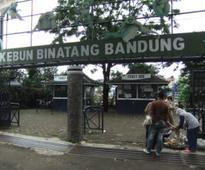 BANDUNG ZOO, INDONESIA  OIPA ASKS TO THE GOVERNMENT to enforce its own standards for zoo licencing  SIGN THE PETITION!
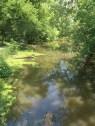 wetlands by woods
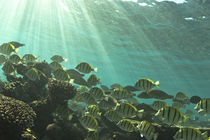 Fische am Riff unter Wasser by Andy Fox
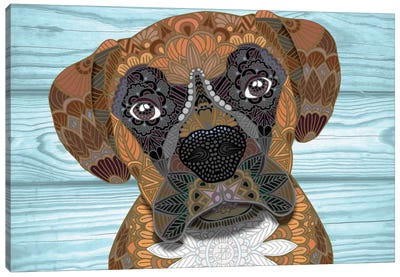 Cute Boxer by Angelika Parker Canvas Print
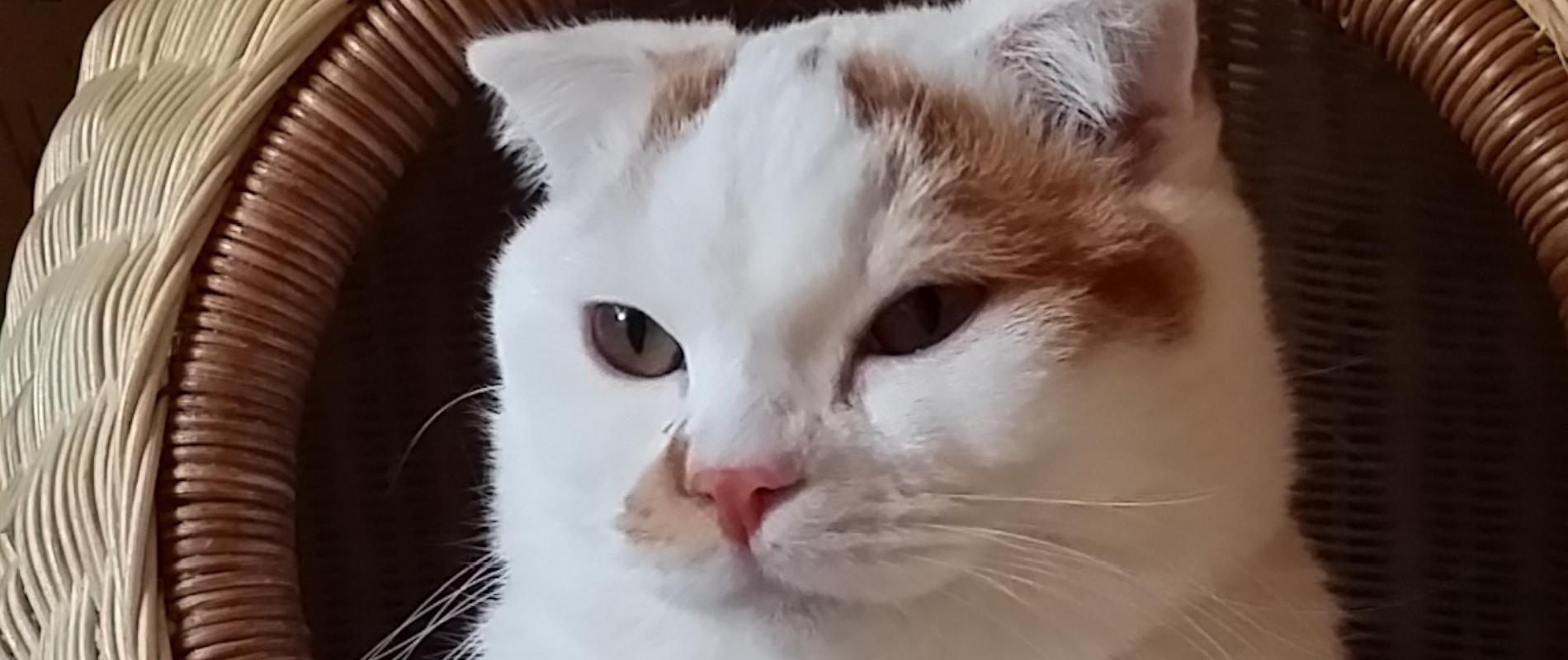 新宿区の猫のペットシッター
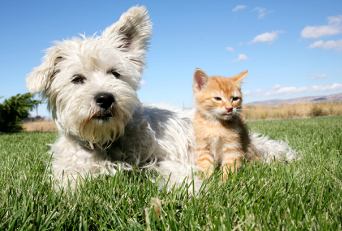 Arlington Pet Sitting Rates | Dog & Cat Sitting | Amanda's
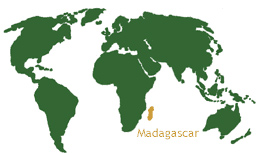 madagascar-world-map
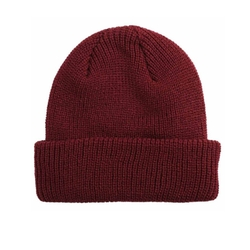 Watchcap Beanie Hat by Active in Daddy's Home 2
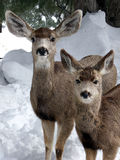 Mom and Me. Doe and her yearling Mule Deer in mid winter stock photos
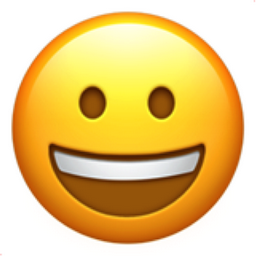 Picture of the Smiling Face Emoji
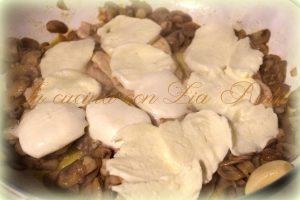 petto di pollo mozzarella e funghi (11)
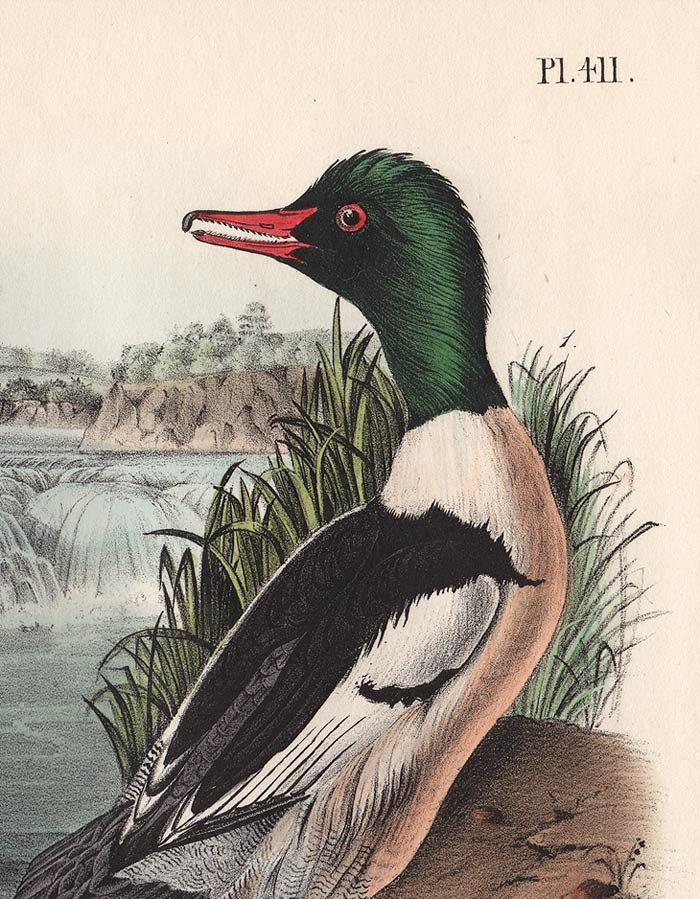Audubon 1840 First Edition Royal Octavo Print 411 Buff-Breasted Merganser, detail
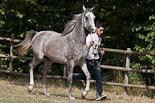 Arabequus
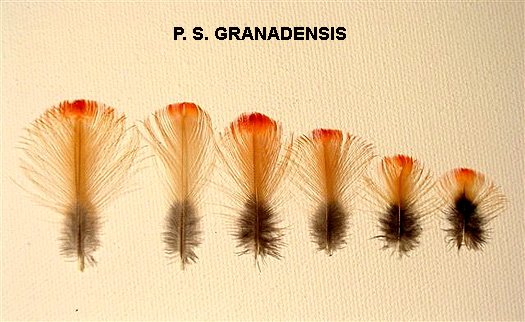 Luc_Plate_granadensis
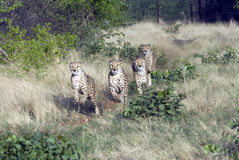 Cheetahs in Namibia Royalty Free Stock Photos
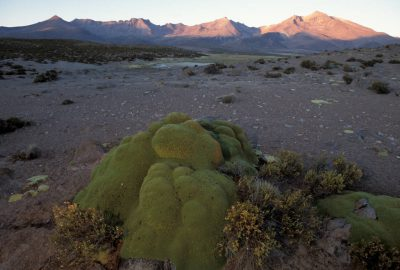 Photo: The llareta bush in Chile's Atacama Desert is so dense and almost coral-like that one can stand on it. It survives on very little water in the driest place on earth.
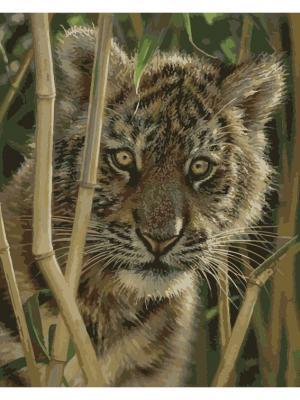 Набор для рисования (40*50)  Испуганный тигренок Menglei. Цвет: серый меланж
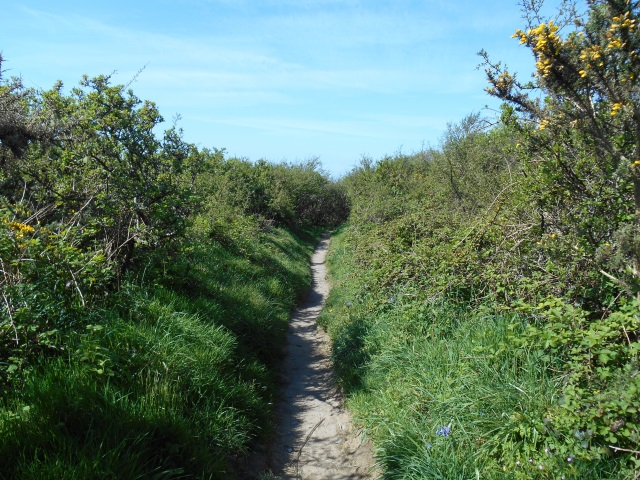 Path flanked by gorse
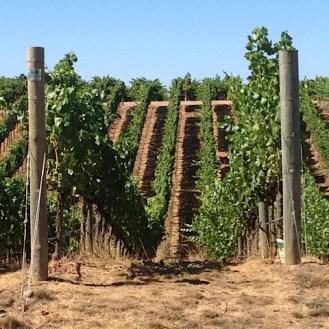 The rolling vineyards at Paul Hobbs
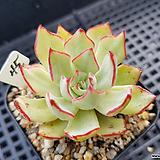 스트릭트플로라45|Echeveria strictiflora v nova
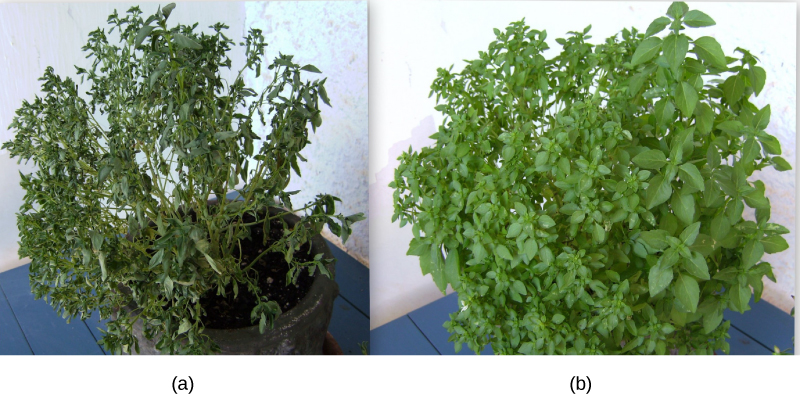 Left photo shows a wilted plant with wilted leaves. Right photo shows a healthy plant.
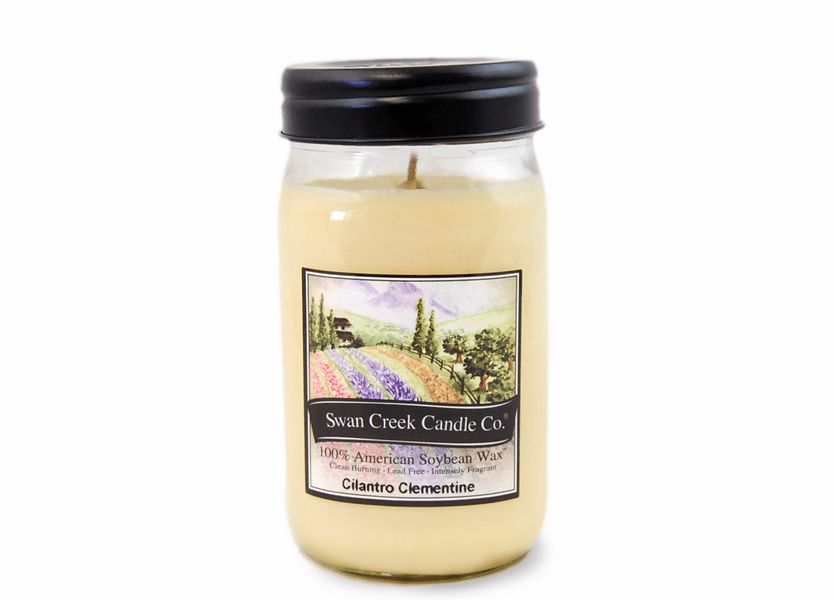 _DISCONTINUED - Cilantro Clementine 24 oz. Swan Creek Kitchen Pantry Jar Candle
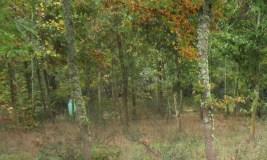 Sober lidera un proxecto transfronteirizo para pór en valor os recursos forestais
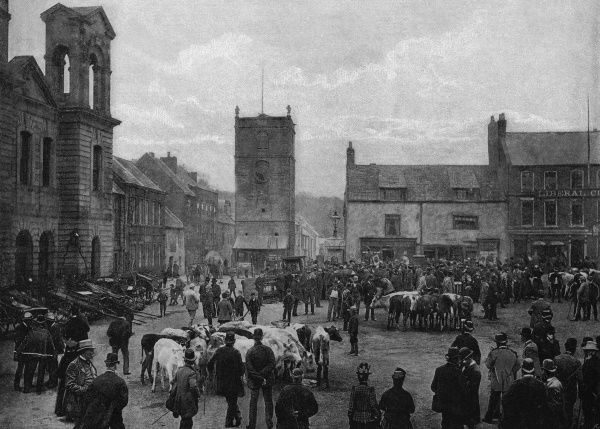 Cattle for sale in the market place at Morpeth, Northumberland Date: 1895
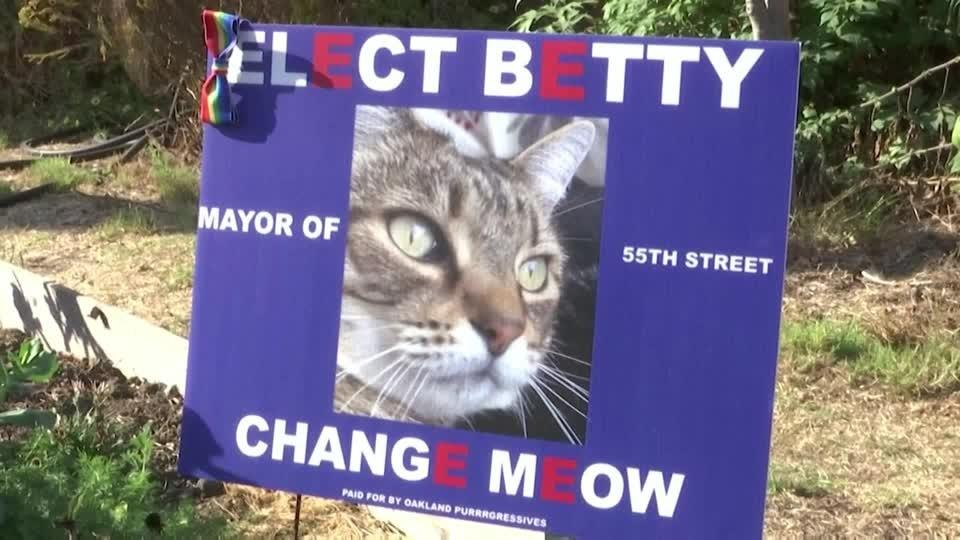 Local mayoral candidate calls for 'change meow'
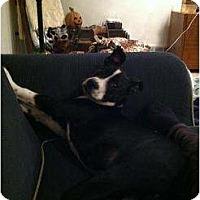 Adopt A Pet :: EJ - Alliance, NE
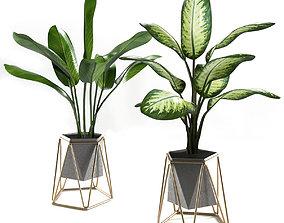 Plants set 3 3D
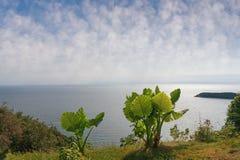 Adriatische Küste Montenegro Lizenzfreie Stockbilder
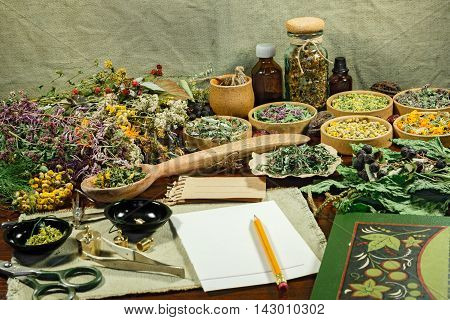 Set healing herbs. Dried herbs for use in alternative medicine. Herbal medicine phytotherapy medicinal herbs. For preparation of infusions decoctions tinctures powders ointments tea.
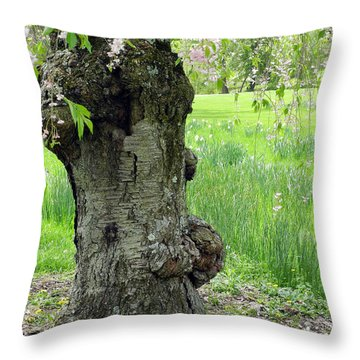 Old Tree In Spring Throw Pillow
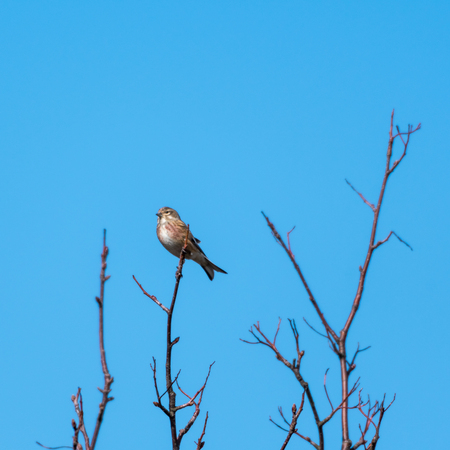 Sunlit Common Linnet, Carduelis Cannabina, sitting on a twig with a clear blue sky as background
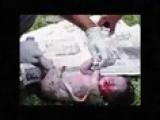 Buang Bayi - Pelajar UNISEL Shah Alam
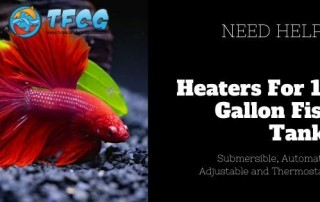 Best Heaters For A 10 Gallon Fish Tank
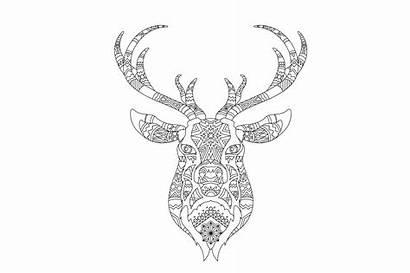 Reindeer Head Pattern Coloring Intricate Vector Clipart
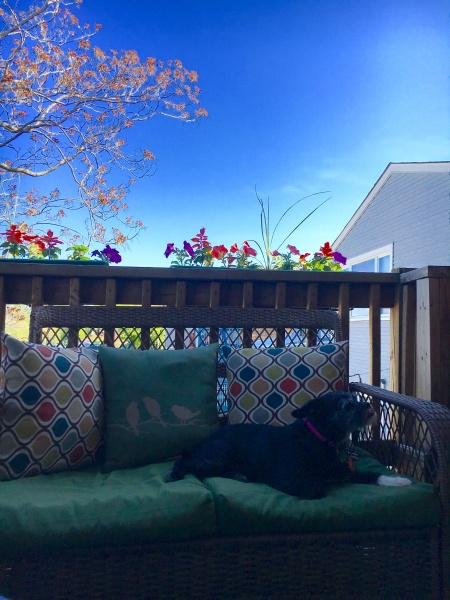 This is a picture of Harper, our camera-shy terrier rescue dog, chilling on the back deck.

● ● ● ● ● ● ●

» **Assignment**
Your copy should hold exactly the lines from the line containing "Path flanked by gorse" through the last line of the listing above, both included, and no pictures.

» **Task result**
 Path flanked by gorse
 The rolling vineyards at Paul Hobbs
 스트릭트플로라45|Echeveria strictiflora v nova
 Left photo shows a wilted plant with wilted leaves. Right photo shows a healthy plant.
 _DISCONTINUED - Cilantro Clementine 24 oz. Swan Creek Kitchen Pantry Jar Candle
 Sober lidera un proxecto transfronteirizo para pór en valor os recursos forestais
 Cattle for sale in the market place at Morpeth, Northumberland Date: 1895
 Local mayoral candidate calls for 'change meow'
 Adopt A Pet :: EJ - Alliance, NE
 Plants set 3 3D
 Adriatische Küste Montenegro Lizenzfreie Stockbilder
 Set healing herbs. Dried herbs for use in alternative medicine. Herbal medicine phytotherapy medicinal herbs. For preparation of infusions decoctions tinctures powders ointments tea.
 Old Tree In Spring Throw Pillow
 Sunlit Common Linnet, Carduelis Cannabina, sitting on a twig with a clear blue sky as background
 Buang Bayi - Pelajar UNISEL Shah Alam
 Best Heaters For A 10 Gallon Fish Tank
 Reindeer Head Pattern Coloring Intricate Vector Clipart
 This is a picture of Harper, our camera-shy terrier rescue dog, chilling on the back deck.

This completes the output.